Estilos de Tango
The Tango Styles
Tango is one of the classical arts or a "design", which shall be limited by the framework of truth, goodness, and beauty. Within this framework, the dancer is free; out of the framework, it is not the Tango. Many people try to melt the other dances into tango, saying it is art, and art is to be free; but in fact, just like the Chinese fried noodle mixed with Italian meat pasta will not become better or more taste.
The way of the beauty of action design, the Leading and following methods, or techniques, could be some differences between different schools or areas. These can be said to be "different style between schools", or "School Styles". That is why one student should not just go to learn from different well-known dancers or jump into different workshops or festivals, try as more as possible, and lose yourself in these so many different school styles. It would help your tango more if you focus on one good teacher or tango couple within a fixed system for a period of time. It may take years till nothings you can learn from them.
When talking about “styles”, it is not used to categorize what “type” of tango any one person or couple is dancing. The different “styles” merely describe the stages of the development of the techniques or qualities in Tango through its evolution. What most people dance now can either be pure of one style (or technique), or a mixture of several.
There are only four styles of the tango - "Tango Canyengue", "Tango Orillero", "Tango Salon" and "Tango Fantasia", which are recognized and agreed upon by all of the great tangueros and masters. In old days the tangueros might dance different styles basing on tango's roots when tango was purer and develop slowly with the situation of Buenos Aires. Even in the same style group, they still look various when seeing their dancing. From time to time, people dance a mix of these 4 styles. You can see the final one in the video Juan Copes dance "Fantasia" style, but at the same time, he uses steps or elements from Canyengue, Orillero, and Salon.

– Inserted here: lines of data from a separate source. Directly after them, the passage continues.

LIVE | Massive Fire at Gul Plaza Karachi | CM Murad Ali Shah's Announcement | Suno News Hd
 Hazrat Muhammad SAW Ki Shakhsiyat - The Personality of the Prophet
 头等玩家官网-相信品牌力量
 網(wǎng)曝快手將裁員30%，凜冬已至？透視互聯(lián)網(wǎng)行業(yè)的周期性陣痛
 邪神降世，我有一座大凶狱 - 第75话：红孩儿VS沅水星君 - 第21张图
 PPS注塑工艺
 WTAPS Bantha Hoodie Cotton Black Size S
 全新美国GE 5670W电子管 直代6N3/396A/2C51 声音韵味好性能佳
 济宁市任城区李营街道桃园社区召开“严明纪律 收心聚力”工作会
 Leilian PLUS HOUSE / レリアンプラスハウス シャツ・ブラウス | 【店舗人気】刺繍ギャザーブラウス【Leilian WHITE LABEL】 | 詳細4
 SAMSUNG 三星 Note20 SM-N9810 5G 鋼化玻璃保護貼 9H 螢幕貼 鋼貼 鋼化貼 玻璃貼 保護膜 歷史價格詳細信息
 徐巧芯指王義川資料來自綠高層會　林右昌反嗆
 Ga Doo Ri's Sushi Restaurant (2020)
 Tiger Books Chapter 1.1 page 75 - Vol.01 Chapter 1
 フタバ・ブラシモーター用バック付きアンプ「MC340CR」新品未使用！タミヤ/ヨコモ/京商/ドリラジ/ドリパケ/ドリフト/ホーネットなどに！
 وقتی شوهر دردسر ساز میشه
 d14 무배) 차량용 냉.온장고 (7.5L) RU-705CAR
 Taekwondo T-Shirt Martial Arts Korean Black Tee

Nowadays when many people have some confuses between "TANGO styles" and "SCHOOL styles", even "AREA styles"; even try to create more names for style.... but actually they all could be linked to the original 4 tango styles. So-called "Milongueros (style)" is from the center of Buenos Aires city, where space is less so people dance more closely and do fewer steps and figures; it could be treated as a mix like "small-salon". A "Nuevo (style)" is from the late 90' some people try to break the traditional rules and more with "contact improvisation" of Morden dance; it’s more like a “Tango mixed with Morden dance”, and every Nuevo dancers dance very very differently. "Villa Urquiza" is not a style but one neighborhood of B.A. city., though the people there create more steps and figures in the old days coz there is bigger space for dance.
Many years ago when I was still very young in tango, I ever asked one so-called "Nuevo style" tango teacher, what's the difference about Nuevo between traditional or classic tango. He laughed and said, there is no Nuevo style to dancers from BA, it is just "the marketing stuff from the organizers or people outside of Argentine. Tango is tango." Later, I saw an interview of an old milonguero, he said, "I don't know what is "milongueros style", I dance my style and I am a milonguero, so they call it "Milonguero Style", but all the milongueros dance differently."
When we understand more and go deeper in tango, we would like to focus on developing our own tango, instead of trying to define which styles people are dancing, unless you were a real tango historicist from decades later.
Nowadays people dance the tango, which is the mix of "the tango styles" plus "school style". As tango lovers, we need to know the root of tango styles and try to dance with people with different school styles. Anyway, you should find and dance "your own style" eventually; that will be YOUR TANGO!